** WHAT YOU ARE ASKED TO DO **
Exactly as written, transcribe the data that follows.

** PROVIDED INFORMATION **
=== Begin Enclosure ===

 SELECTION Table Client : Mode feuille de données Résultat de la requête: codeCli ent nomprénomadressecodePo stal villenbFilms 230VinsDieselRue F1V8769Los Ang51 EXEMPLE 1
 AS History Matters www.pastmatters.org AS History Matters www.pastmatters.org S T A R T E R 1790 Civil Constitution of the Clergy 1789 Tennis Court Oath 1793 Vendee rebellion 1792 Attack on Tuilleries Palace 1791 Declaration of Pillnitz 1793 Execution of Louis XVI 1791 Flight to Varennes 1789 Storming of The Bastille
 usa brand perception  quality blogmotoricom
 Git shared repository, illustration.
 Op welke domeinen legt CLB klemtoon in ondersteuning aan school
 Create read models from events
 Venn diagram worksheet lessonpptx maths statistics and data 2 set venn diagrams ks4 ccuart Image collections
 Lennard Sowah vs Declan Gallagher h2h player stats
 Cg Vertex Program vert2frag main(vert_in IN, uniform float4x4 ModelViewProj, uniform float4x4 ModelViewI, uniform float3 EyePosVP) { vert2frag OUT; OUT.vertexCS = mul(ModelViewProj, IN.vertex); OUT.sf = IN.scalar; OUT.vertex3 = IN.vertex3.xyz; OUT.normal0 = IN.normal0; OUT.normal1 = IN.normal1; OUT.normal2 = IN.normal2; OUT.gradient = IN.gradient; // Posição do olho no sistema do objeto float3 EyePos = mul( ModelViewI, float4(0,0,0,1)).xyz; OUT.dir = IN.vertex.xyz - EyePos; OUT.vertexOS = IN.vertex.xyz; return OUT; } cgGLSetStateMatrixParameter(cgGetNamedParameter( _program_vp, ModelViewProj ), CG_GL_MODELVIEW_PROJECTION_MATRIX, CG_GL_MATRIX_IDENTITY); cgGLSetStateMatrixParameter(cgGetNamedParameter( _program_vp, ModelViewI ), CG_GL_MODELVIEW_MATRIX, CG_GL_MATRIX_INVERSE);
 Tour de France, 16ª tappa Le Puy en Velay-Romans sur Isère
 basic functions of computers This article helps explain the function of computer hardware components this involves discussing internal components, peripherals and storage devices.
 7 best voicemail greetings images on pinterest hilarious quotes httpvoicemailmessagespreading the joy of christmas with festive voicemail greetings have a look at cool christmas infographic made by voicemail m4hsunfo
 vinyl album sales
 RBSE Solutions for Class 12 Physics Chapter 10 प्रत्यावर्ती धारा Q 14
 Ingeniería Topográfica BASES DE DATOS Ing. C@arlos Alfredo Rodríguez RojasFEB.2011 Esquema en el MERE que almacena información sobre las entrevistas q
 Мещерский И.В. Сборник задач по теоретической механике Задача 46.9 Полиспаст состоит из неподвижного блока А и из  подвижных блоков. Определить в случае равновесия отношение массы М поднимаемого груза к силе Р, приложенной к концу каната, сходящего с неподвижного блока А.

=== End Enclosure ===

** REPLY **
 SELECTION Table Client : Mode feuille de données Résultat de la requête: codeCli ent nomprénomadressecodePo stal villenbFilms 230VinsDieselRue F1V8769Los Ang51 EXEMPLE 1
 AS History Matters www.pastmatters.org AS History Matters www.pastmatters.org S T A R T E R 1790 Civil Constitution of the Clergy 1789 Tennis Court Oath 1793 Vendee rebellion 1792 Attack on Tuilleries Palace 1791 Declaration of Pillnitz 1793 Execution of Louis XVI 1791 Flight to Varennes 1789 Storming of The Bastille
 usa brand perception  quality blogmotoricom
 Git shared repository, illustration.
 Op welke domeinen legt CLB klemtoon in ondersteuning aan school
 Create read models from events
 Venn diagram worksheet lessonpptx maths statistics and data 2 set venn diagrams ks4 ccuart Image collections
 Lennard Sowah vs Declan Gallagher h2h player stats
 Cg Vertex Program vert2frag main(vert_in IN, uniform float4x4 ModelViewProj, uniform float4x4 ModelViewI, uniform float3 EyePosVP) { vert2frag OUT; OUT.vertexCS = mul(ModelViewProj, IN.vertex); OUT.sf = IN.scalar; OUT.vertex3 = IN.vertex3.xyz; OUT.normal0 = IN.normal0; OUT.normal1 = IN.normal1; OUT.normal2 = IN.normal2; OUT.gradient = IN.gradient; // Posição do olho no sistema do objeto float3 EyePos = mul( ModelViewI, float4(0,0,0,1)).xyz; OUT.dir = IN.vertex.xyz - EyePos; OUT.vertexOS = IN.vertex.xyz; return OUT; } cgGLSetStateMatrixParameter(cgGetNamedParameter( _program_vp, ModelViewProj ), CG_GL_MODELVIEW_PROJECTION_MATRIX, CG_GL_MATRIX_IDENTITY); cgGLSetStateMatrixParameter(cgGetNamedParameter( _program_vp, ModelViewI ), CG_GL_MODELVIEW_MATRIX, CG_GL_MATRIX_INVERSE);
 Tour de France, 16ª tappa Le Puy en Velay-Romans sur Isère
 basic functions of computers This article helps explain the function of computer hardware components this involves discussing internal components, peripherals and storage devices.
 7 best voicemail greetings images on pinterest hilarious quotes httpvoicemailmessagespreading the joy of christmas with festive voicemail greetings have a look at cool christmas infographic made by voicemail m4hsunfo
 vinyl album sales
 RBSE Solutions for Class 12 Physics Chapter 10 प्रत्यावर्ती धारा Q 14
 Ingeniería Topográfica BASES DE DATOS Ing. C@arlos Alfredo Rodríguez RojasFEB.2011 Esquema en el MERE que almacena información sobre las entrevistas q
 Мещерский И.В. Сборник задач по теоретической механике Задача 46.9 Полиспаст состоит из неподвижного блока А и из  подвижных блоков. Определить в случае равновесия отношение массы М поднимаемого груза к силе Р, приложенной к концу каната, сходящего с неподвижного блока А.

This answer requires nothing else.